------ EXTRACTOS DE DATOS ------

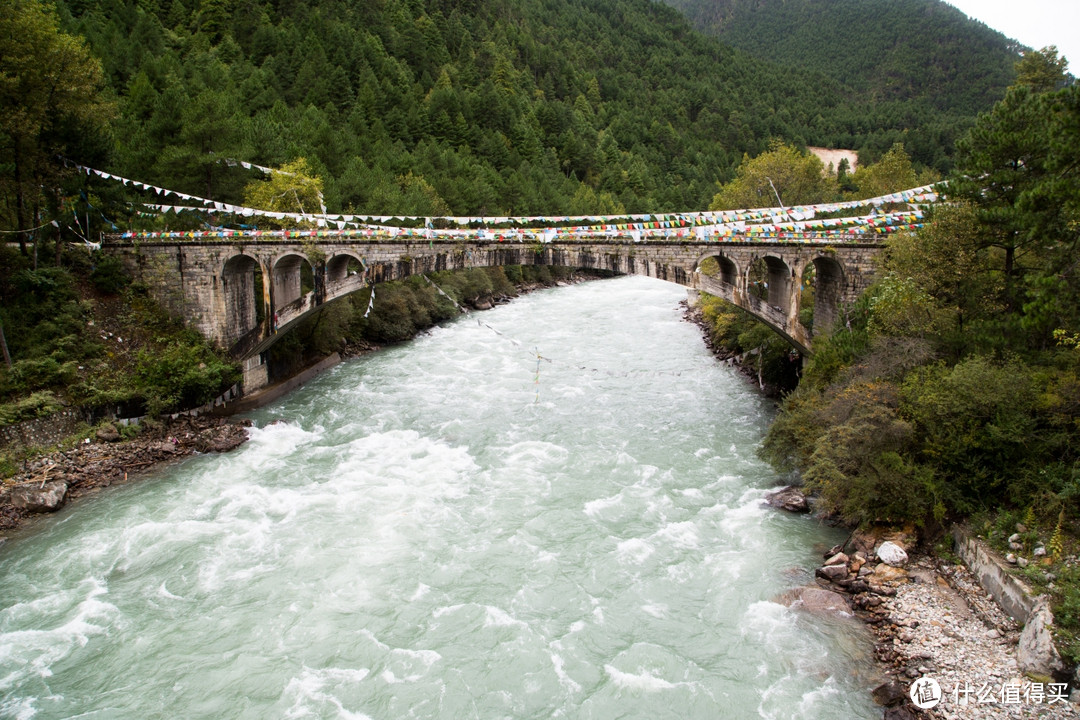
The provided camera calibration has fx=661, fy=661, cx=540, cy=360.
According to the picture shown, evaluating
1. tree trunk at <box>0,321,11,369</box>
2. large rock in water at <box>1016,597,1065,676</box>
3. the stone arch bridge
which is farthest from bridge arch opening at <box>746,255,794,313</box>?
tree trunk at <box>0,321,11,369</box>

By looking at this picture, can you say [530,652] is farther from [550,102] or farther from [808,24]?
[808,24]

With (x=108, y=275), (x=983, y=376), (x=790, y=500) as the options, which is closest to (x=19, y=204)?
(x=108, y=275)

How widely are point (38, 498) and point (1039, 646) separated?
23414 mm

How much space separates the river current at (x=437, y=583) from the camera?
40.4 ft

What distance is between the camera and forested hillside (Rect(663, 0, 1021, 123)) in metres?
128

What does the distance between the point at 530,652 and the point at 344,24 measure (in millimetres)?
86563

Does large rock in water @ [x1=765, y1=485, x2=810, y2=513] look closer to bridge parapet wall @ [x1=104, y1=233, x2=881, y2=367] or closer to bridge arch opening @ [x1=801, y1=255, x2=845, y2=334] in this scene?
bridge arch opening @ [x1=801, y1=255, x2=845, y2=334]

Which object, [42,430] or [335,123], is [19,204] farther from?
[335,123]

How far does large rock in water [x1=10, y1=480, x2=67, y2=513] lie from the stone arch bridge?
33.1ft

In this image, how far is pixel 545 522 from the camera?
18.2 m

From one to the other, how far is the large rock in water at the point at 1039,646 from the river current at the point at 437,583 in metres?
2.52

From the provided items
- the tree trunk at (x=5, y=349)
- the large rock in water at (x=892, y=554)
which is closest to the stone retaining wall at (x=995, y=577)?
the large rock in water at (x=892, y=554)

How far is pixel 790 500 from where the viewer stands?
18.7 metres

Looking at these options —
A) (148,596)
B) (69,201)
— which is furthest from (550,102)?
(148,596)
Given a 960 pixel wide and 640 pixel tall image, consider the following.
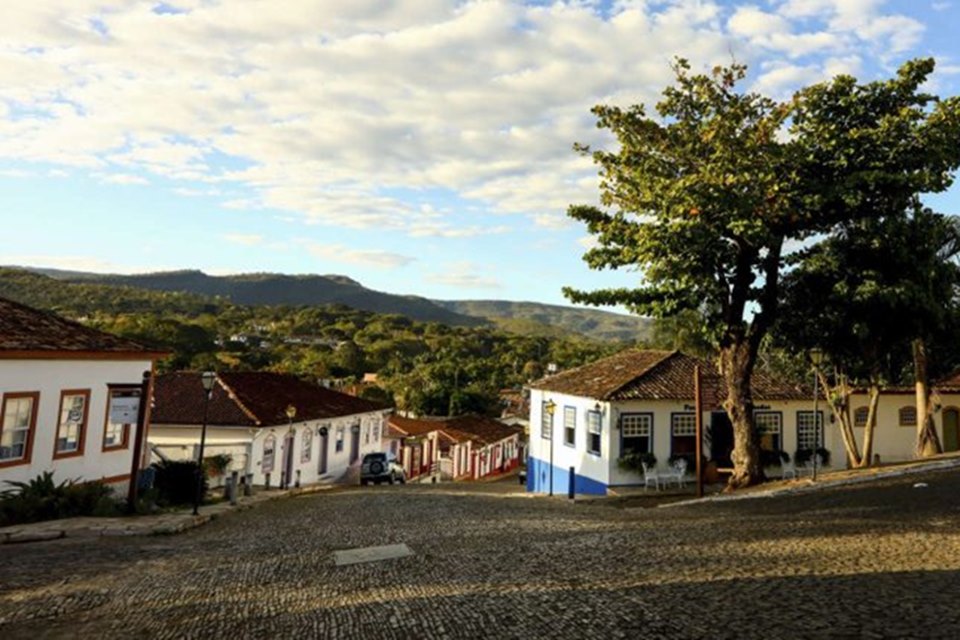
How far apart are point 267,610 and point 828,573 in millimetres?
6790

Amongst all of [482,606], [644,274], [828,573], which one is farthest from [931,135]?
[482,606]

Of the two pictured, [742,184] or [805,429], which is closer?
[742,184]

------
------ EXTRACTOS DE DATOS ------

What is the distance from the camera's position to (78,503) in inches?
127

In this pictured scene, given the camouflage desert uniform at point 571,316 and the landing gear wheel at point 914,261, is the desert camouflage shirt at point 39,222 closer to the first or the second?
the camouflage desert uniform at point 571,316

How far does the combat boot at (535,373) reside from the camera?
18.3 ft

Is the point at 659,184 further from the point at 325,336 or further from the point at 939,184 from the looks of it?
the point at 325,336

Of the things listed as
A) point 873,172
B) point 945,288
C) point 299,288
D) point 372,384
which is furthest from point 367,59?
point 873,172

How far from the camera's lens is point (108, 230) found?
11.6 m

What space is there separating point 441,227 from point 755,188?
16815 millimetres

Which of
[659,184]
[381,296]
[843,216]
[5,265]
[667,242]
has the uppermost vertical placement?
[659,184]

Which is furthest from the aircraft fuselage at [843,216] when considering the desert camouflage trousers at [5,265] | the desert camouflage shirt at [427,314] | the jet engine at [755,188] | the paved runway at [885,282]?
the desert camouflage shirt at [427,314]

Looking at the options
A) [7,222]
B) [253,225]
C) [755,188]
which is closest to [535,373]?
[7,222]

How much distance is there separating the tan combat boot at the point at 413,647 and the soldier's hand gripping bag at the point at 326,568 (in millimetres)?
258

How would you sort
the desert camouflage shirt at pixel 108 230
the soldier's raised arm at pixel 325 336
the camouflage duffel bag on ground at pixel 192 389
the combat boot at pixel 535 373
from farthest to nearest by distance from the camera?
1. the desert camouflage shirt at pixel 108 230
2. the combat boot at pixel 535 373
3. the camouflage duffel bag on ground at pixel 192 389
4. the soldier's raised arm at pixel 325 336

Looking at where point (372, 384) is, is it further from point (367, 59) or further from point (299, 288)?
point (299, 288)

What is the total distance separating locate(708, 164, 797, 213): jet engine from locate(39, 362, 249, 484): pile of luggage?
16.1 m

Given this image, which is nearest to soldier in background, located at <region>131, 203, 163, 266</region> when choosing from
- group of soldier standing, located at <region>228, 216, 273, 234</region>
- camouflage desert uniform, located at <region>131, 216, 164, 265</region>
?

------

REQUISITOS: Por favor, reúne todas las líneas de arriba que contengan la palabra "where". Distingue entre mayúsculas y minúsculas.

SOLUCIÓN DESARROLLADA:
How far is pixel 790 500 from where the viewer stands?
Looking at where point (372, 384) is, is it further from point (367, 59) or further from point (299, 288)?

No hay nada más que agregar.